• **PROBLEM TO SOLVE**:
Output each record exactly as given. Leave out every picture.

[Dataset entries]
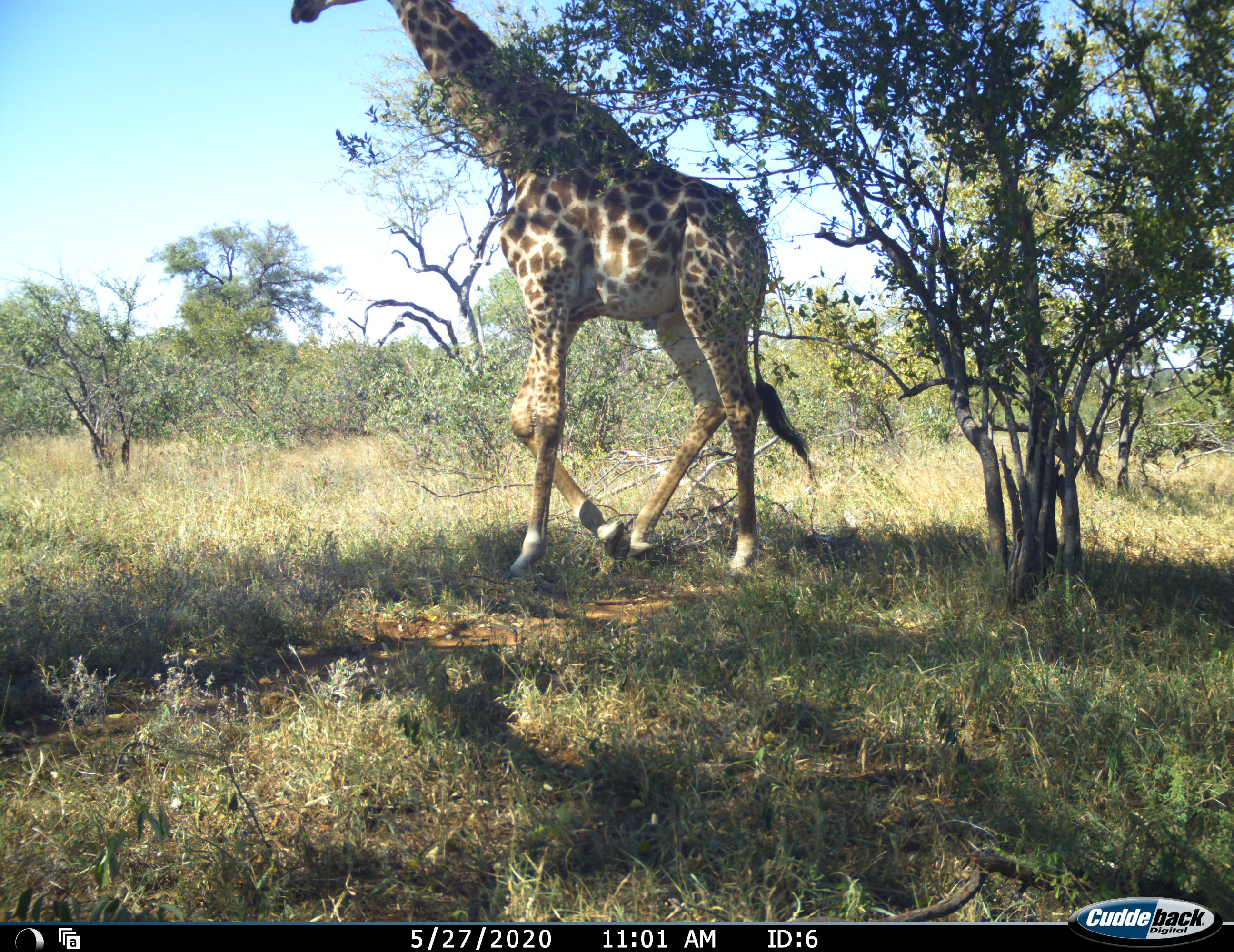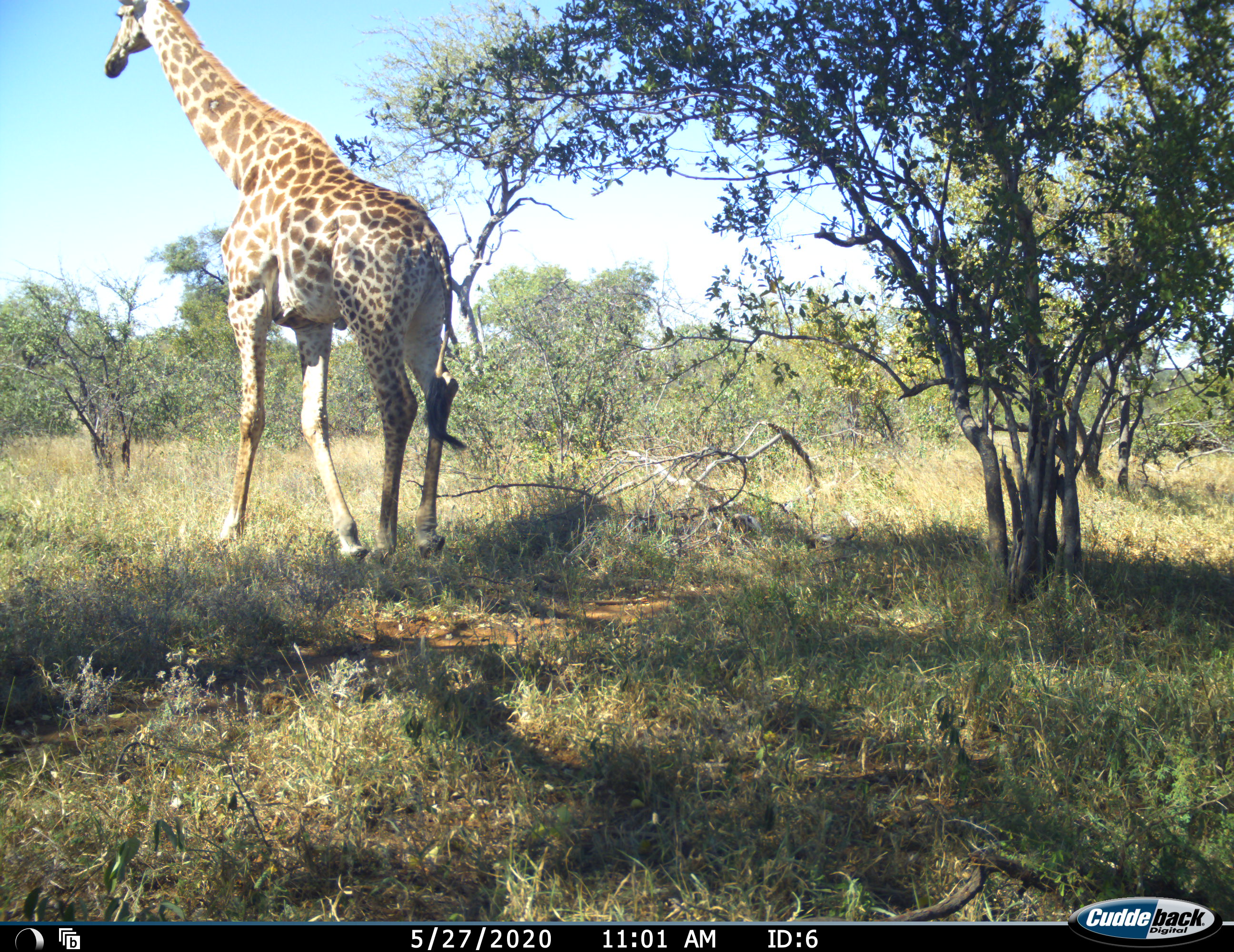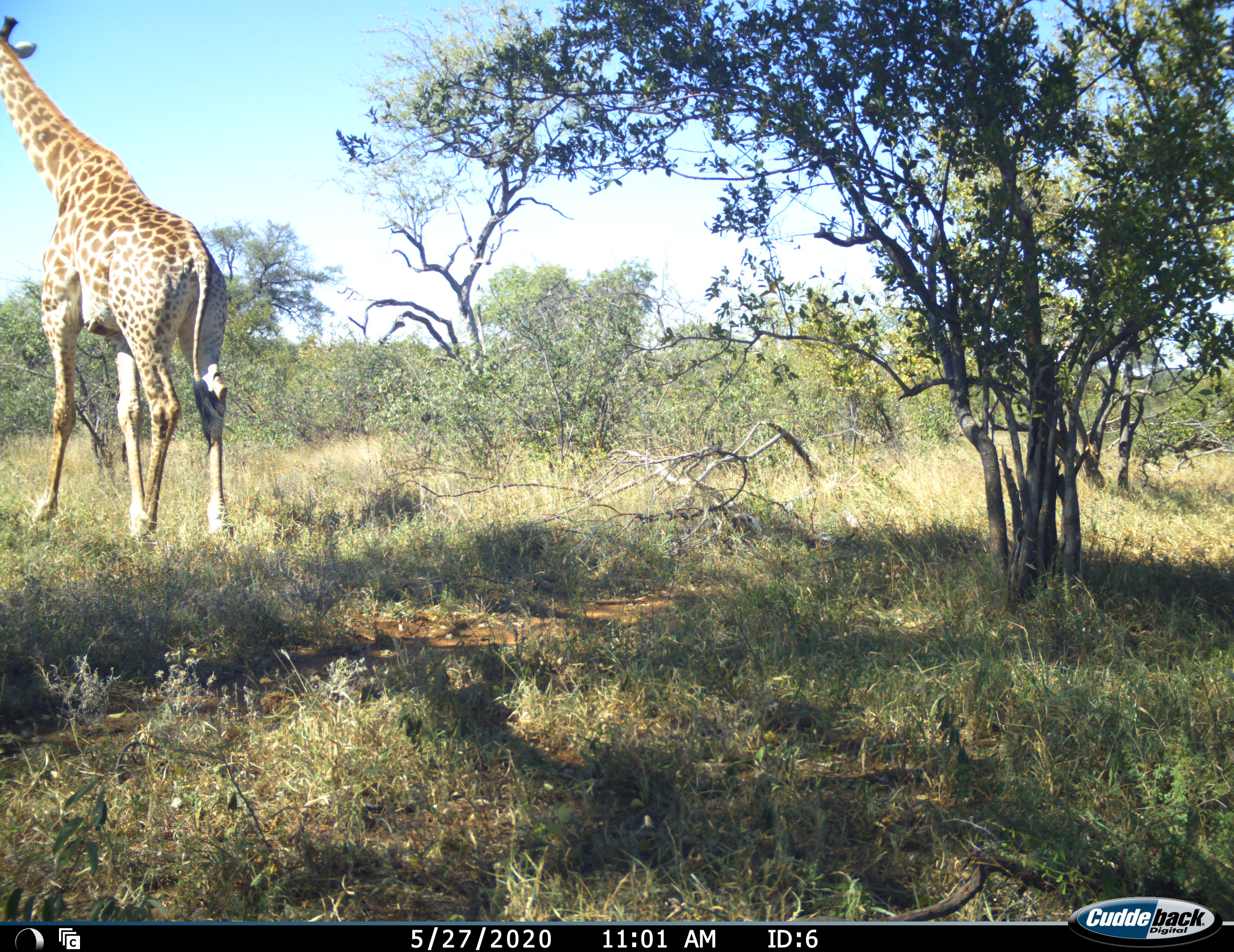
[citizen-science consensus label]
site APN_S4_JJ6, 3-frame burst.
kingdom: Animalia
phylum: Chordata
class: Mammalia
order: Artiodactyla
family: Giraffidae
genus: Giraffa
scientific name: Giraffa camelopardalis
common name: giraffe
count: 1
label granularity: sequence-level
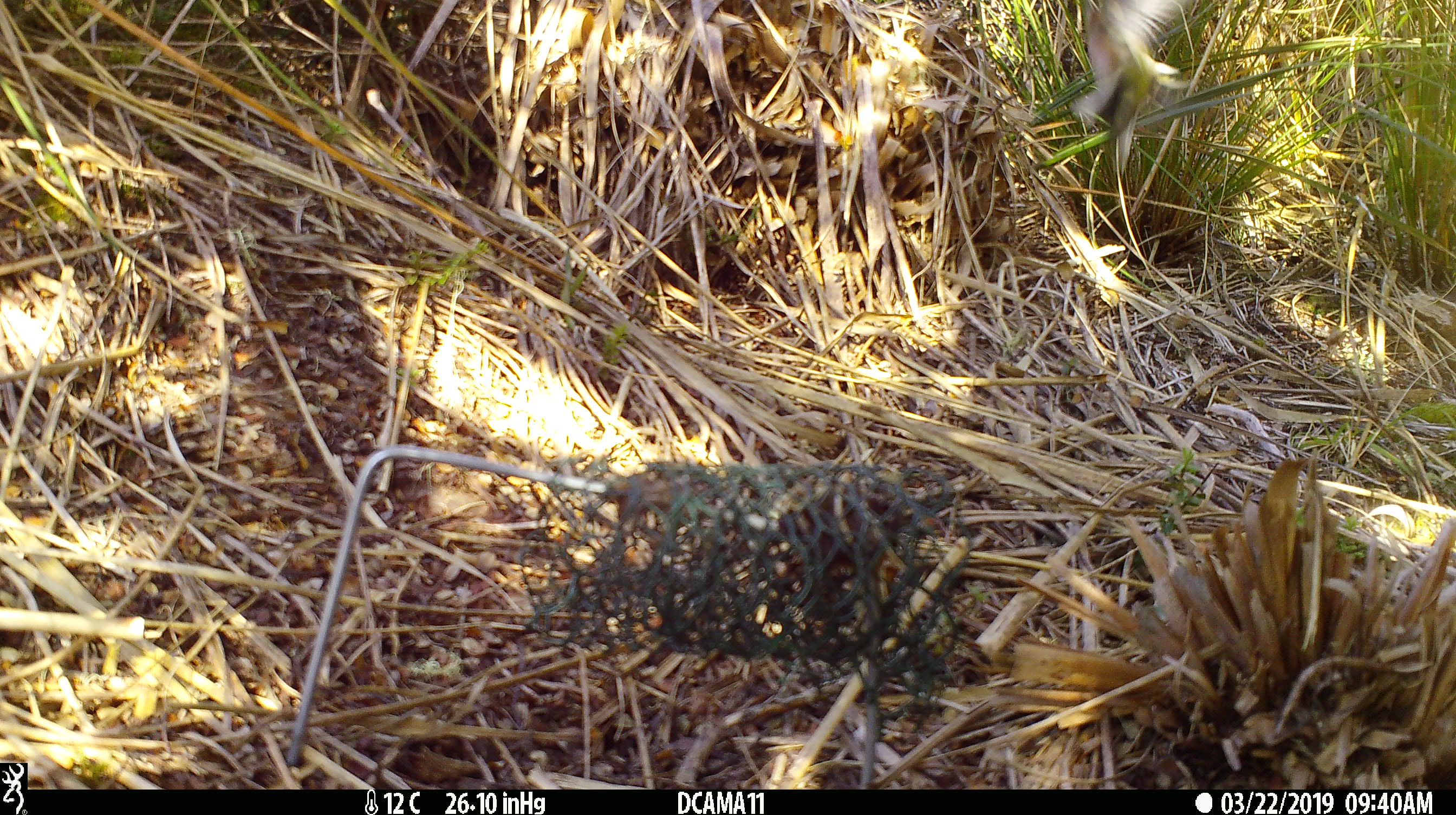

• **RESPONSE TO THIS EXERCISE**:
[citizen-science consensus label]
site APN_S4_JJ6, 3-frame burst.
kingdom: Animalia
phylum: Chordata
class: Mammalia
order: Artiodactyla
family: Giraffidae
genus: Giraffa
scientific name: Giraffa camelopardalis
common name: giraffe
count: 1
label granularity: sequence-level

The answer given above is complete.